2. Berikut adalah hal-hal yang harus diperhatikan para pimpinan kementerian/lembaga (K/L) berkaitan dengan perhutanan sosial yang telah dilaksanakan pemerintah dalam kurun waktu 6 tahun dalam rangka pemberdayaan ekonomi masyarakat:

a. Dari target capaian perhutanan sosial hingga 2024 sebesar 12,7 juta hektare (ha) telah tercapai 4,2 juta ha hingga per September 2020. Hal tersebut berarti pemerintah masih memiliki sisa target yang cukup banyak untuk dapat diselesaikan di 4 tahun mendatang yakni sekitar 8,5 juta ha. Hal tersebut menunjukkan telah terjadi peningkatan akumulatif yang cukup besar pada 5 tahun pertama, tetapi masih terdapat sisa target yang perlu diselesaikan.

b. Perhutanan sosial bukan sebatas urusan pemberian izin/surat keputusan (SK) kepada masyarakat, tetapi yang terpenting adalah pendampingan untuk program-program lanjutan sehingga masyarakat di sekitar hutan benar-benar memiliki kemampuan dalam mengelola SK yang telah diberikan yakni untuk masuk ke dalam aspek bisnis perhutanan sosial yang tidak hanya mencakup agroforestri, tetapi juga ekowisata, agrosilvopastoral, bioenergi, hasil hutan bukan kayu, dan industri kayu rakyat. Semua hal tersebut menghasilkan dan dapat digunakan untuk menyejahterakan rakyat, tetapi juga sangat memerlukan pendampingan.
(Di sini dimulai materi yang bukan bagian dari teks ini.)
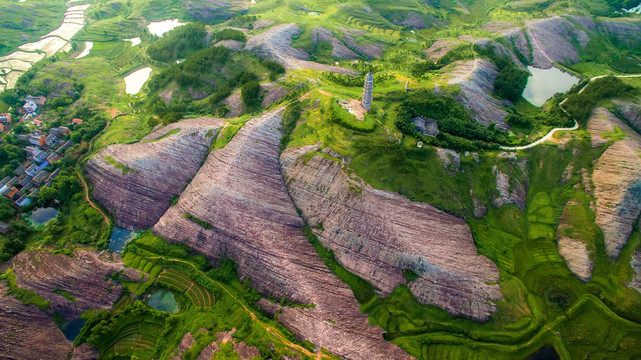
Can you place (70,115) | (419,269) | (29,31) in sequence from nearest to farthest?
1. (419,269)
2. (70,115)
3. (29,31)

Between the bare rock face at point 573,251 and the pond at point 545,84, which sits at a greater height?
the pond at point 545,84

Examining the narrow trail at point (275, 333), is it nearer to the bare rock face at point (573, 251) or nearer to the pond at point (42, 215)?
the pond at point (42, 215)

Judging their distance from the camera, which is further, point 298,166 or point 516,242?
point 298,166

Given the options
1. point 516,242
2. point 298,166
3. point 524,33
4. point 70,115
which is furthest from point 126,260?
point 524,33

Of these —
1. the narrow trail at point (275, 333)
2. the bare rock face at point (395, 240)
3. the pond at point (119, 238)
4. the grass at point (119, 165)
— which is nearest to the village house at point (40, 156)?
the grass at point (119, 165)

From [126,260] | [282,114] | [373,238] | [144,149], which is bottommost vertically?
[126,260]

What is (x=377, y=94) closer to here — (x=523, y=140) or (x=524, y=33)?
(x=523, y=140)
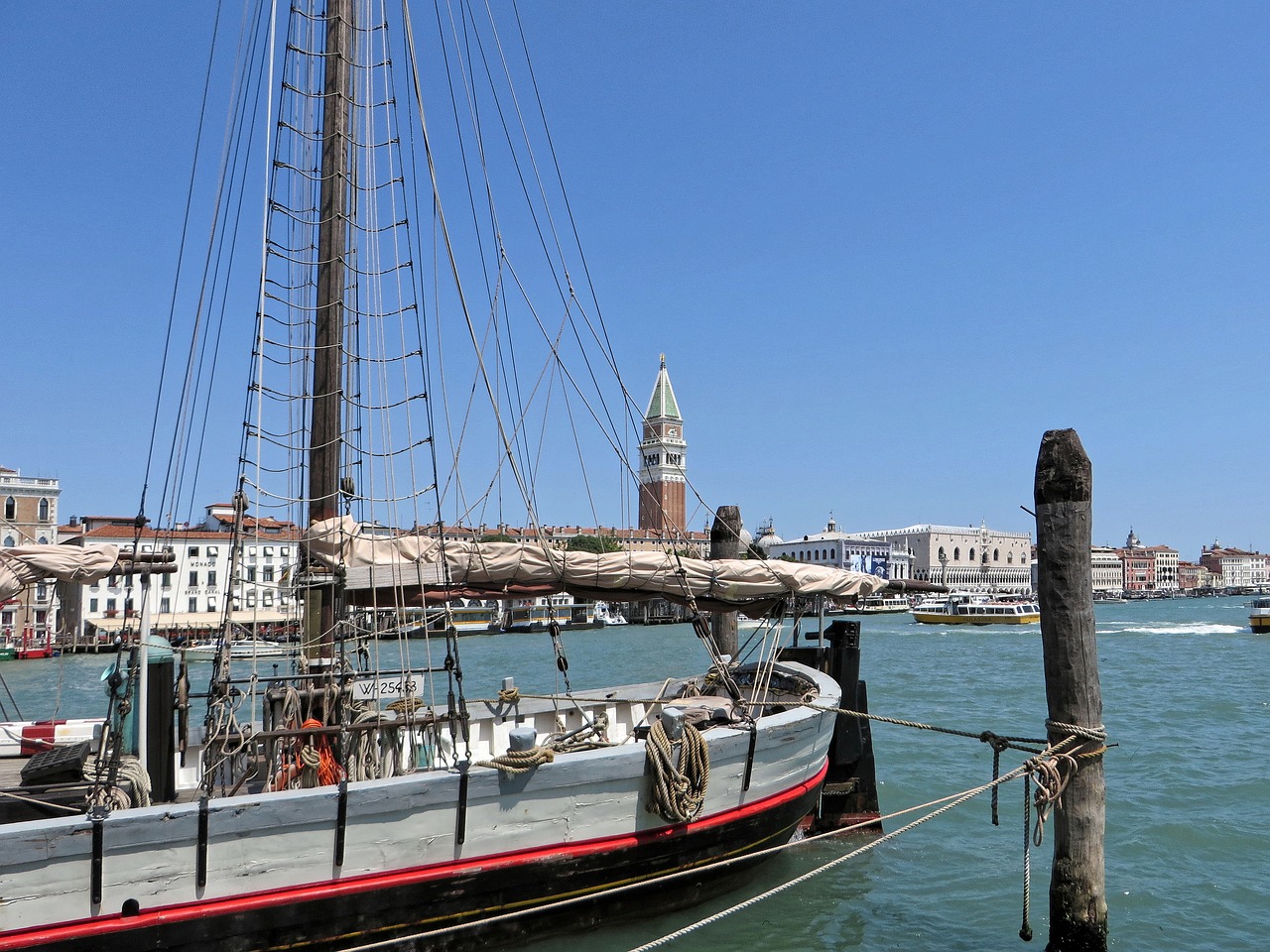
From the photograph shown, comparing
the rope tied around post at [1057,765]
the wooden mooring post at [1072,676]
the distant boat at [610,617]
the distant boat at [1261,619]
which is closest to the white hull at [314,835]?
the rope tied around post at [1057,765]

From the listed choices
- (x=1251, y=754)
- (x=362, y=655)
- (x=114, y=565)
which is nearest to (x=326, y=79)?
(x=114, y=565)

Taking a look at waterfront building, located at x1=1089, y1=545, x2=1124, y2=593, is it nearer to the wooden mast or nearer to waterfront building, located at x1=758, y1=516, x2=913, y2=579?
waterfront building, located at x1=758, y1=516, x2=913, y2=579

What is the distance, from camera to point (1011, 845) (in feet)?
40.6

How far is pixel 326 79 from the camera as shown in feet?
37.8

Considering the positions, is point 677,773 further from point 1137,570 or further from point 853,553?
point 1137,570

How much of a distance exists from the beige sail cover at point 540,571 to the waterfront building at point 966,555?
501 ft

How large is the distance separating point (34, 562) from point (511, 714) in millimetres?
5385

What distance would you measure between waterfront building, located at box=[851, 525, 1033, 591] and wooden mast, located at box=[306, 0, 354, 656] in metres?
155

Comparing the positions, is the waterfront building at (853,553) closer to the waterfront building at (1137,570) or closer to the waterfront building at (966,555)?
the waterfront building at (966,555)

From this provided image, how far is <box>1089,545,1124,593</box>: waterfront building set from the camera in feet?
602

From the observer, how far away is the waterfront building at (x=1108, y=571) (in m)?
184

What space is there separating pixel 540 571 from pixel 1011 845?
741 cm

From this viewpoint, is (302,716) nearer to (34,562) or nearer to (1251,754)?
(34,562)

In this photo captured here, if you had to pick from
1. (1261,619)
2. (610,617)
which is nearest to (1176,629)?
(1261,619)
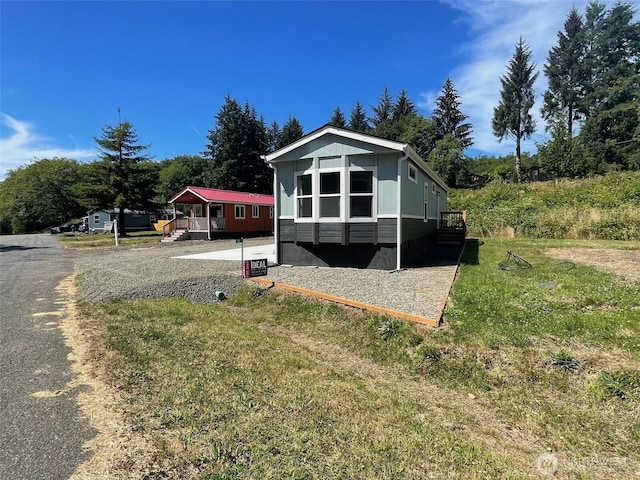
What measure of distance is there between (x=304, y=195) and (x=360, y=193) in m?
1.70

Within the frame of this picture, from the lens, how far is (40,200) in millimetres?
50250

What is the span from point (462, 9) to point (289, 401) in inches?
468

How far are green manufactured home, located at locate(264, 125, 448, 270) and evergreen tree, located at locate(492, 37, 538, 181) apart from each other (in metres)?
32.6

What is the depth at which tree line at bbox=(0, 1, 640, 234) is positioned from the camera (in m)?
28.0

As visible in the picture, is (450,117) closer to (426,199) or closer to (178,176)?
(426,199)

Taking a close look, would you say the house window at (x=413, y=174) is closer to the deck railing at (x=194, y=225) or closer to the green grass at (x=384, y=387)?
the green grass at (x=384, y=387)

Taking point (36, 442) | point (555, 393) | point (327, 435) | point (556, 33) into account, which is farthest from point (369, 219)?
point (556, 33)

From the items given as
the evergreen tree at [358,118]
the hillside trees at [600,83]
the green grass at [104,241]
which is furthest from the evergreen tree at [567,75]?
the green grass at [104,241]

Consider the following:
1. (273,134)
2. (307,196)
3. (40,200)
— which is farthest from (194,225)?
(40,200)

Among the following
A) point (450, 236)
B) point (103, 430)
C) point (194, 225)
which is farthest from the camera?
point (194, 225)

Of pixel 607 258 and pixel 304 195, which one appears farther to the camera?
pixel 304 195

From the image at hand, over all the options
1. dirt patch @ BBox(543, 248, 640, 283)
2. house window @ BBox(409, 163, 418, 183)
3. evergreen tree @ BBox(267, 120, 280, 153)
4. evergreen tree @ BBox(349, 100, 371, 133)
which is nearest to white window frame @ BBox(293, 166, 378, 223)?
house window @ BBox(409, 163, 418, 183)

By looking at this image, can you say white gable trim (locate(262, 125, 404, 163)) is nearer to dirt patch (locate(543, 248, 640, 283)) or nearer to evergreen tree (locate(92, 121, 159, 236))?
dirt patch (locate(543, 248, 640, 283))

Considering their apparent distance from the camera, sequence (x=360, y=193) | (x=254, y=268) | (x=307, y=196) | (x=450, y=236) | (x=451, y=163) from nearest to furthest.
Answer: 1. (x=254, y=268)
2. (x=360, y=193)
3. (x=307, y=196)
4. (x=450, y=236)
5. (x=451, y=163)
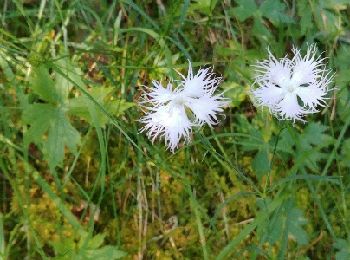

c. Pendampingan untuk pengembangan aspek bisnis harus terintegrasi dimulai dari pemberian SK, penyiapan sarana prasarana produksi, dan berbagai pelatihan. Apabila hal tersebut dilakukan, Presiden meyakini Kelompok Usaha Perhutanan Sosial (KUPS) akan dapat berkembang dengan baik. Untuk itu, pemerintah harus bekerja dengan fokus terkait hal tersebut agar muncul KUPS pada tahun 2020 dan 2021 yang dapat dijadikan contoh untuk benchmarking bagi kelompok-kelompok yang lain.